Smaller publishers are rushing to create electronic versions of books, as well as the big houses.  Self-publishing service Smashwords has signed a distribution deal with Apple, and, according to VentureBeat, the distribution cost to get a book on the iPad is zero.  If you have a book you’ve been wanting to get published, this might be your moment.  All you have to do is make sure that it is in EPUB format and has a big cover image.  You can price it at anything ending in .99, as long as that number is less than a paper copy of the same book. Smashwords and Apple divide 40 percent of the ebook price.

The iPad is where the rubber will hit the road as far as the pay-wall for newspapers and magazines is concerned. Hulu will start charging for its services soon, and it’s possible that on a new platform, people will be more willing to pay than they would have been on a regular computer. Or…..
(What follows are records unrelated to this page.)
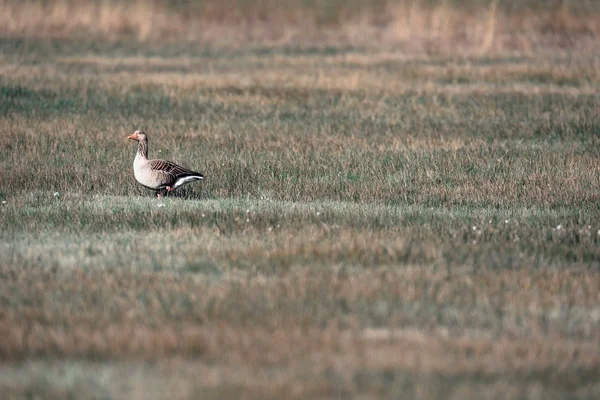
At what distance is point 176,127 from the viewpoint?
22.6 m

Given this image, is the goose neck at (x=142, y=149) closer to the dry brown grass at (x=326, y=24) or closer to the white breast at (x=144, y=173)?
the white breast at (x=144, y=173)

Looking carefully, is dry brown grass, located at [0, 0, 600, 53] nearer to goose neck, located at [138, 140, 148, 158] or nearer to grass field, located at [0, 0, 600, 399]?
grass field, located at [0, 0, 600, 399]

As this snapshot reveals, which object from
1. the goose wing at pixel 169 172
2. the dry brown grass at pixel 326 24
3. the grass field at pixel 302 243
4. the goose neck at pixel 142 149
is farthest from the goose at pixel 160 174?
the dry brown grass at pixel 326 24

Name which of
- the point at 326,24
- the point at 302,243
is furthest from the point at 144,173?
the point at 326,24

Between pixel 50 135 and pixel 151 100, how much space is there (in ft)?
19.1

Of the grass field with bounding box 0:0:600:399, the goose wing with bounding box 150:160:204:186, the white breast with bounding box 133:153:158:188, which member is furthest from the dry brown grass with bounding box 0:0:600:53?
the white breast with bounding box 133:153:158:188

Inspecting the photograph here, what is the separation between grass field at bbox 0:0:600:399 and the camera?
762cm

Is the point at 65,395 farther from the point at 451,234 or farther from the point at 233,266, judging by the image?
the point at 451,234

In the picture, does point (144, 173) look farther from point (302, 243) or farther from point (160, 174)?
point (302, 243)

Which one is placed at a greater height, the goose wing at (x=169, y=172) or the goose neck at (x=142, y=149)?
the goose neck at (x=142, y=149)

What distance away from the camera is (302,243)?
11508 mm

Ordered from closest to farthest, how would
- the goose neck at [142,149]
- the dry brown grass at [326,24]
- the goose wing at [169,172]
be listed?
the goose wing at [169,172], the goose neck at [142,149], the dry brown grass at [326,24]

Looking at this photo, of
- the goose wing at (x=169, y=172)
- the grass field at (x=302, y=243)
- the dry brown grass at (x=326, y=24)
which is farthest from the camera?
the dry brown grass at (x=326, y=24)

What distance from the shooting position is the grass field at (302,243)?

A recent article in the MediaPost about virtual currency caught my attention.  Ordinarily, I would toss off the billion dollars that Americans spend on goods in Second Life or on Farmville, as just one more idotic thing that people are willing to waste their money on.  But Douglas Quenqua brought up an interesting point here that ties in with the growth of the pay wall on the iPad.  So far, of course, virtual goods are the only thing you can buy with virtual money (even if you are paying real money to get it). Publishers, as we know are looking for a way to get people to pay for something that they’ve been getting for nothing. And they are looking at virtual currency as a way to make that happen.  “Letting readers charge $20 worth of a magazine’s virtual currency to their credit cards, which they can then spend in tiny increments each time they want to access a story, could solve a lot of problems.” Mostly, it alleviates a psychological barrier.  People tend to spend virtual currency fairly freely because it doesn’t feel like real money, and because they’ve already spent the money for it.  This is particularly enticing to companies like Condé Nast with multiple magazines.  Buying a chunk of what Quenqua supposes might be called “Condé Cash” would give a user access to several articles over several titles.  And lest you think disparagingly of this concept, look no further than Farmville, which raked in close to $100 million last year, despite the fact that only a small percentage of players opted to buy virtual goods on the site. And a number of gaming sites used virtual currency to make real donations to real charities, like Haitian disaster relief.

And here’s what it made me think – suppose there were iPad Bucks – virtual currency that you could use to buy music, magazine or newspaper articles, books, or apps.  Not that Apple wants to go into the banking business, but wouldn’t that make everything easier for the user?